--- Data for analysis ---

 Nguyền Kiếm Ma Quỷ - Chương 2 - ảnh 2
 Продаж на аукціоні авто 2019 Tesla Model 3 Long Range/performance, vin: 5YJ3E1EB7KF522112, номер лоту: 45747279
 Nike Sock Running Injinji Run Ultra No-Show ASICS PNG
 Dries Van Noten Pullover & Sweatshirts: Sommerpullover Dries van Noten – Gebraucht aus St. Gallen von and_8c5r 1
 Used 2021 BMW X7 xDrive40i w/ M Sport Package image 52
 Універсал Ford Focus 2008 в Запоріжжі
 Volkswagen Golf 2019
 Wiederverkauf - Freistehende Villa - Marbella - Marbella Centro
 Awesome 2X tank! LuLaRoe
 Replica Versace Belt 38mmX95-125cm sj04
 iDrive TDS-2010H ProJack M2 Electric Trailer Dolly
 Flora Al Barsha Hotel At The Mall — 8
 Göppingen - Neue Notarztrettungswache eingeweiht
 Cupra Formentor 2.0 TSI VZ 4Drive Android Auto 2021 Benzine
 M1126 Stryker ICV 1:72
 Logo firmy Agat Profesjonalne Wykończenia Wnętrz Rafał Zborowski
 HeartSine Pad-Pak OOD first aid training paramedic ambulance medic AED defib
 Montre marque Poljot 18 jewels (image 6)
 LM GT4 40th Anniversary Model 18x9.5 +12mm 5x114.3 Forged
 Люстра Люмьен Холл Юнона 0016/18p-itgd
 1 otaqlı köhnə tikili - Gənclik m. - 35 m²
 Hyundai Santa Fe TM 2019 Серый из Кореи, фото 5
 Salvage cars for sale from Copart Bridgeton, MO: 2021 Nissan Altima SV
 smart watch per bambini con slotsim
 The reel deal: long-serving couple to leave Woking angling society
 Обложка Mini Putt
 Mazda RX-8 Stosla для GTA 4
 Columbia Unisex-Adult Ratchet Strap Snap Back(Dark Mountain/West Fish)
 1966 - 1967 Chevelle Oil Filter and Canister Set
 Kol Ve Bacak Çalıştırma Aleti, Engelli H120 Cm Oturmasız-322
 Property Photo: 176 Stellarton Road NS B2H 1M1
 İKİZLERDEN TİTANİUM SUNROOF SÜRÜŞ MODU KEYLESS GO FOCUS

--- Directions for this task ---
Return every line above that contains the string "image", counting only matches with the same capitalization.

--- Answer box ---
 Used 2021 BMW X7 xDrive40i w/ M Sport Package image 52
 Montre marque Poljot 18 jewels (image 6)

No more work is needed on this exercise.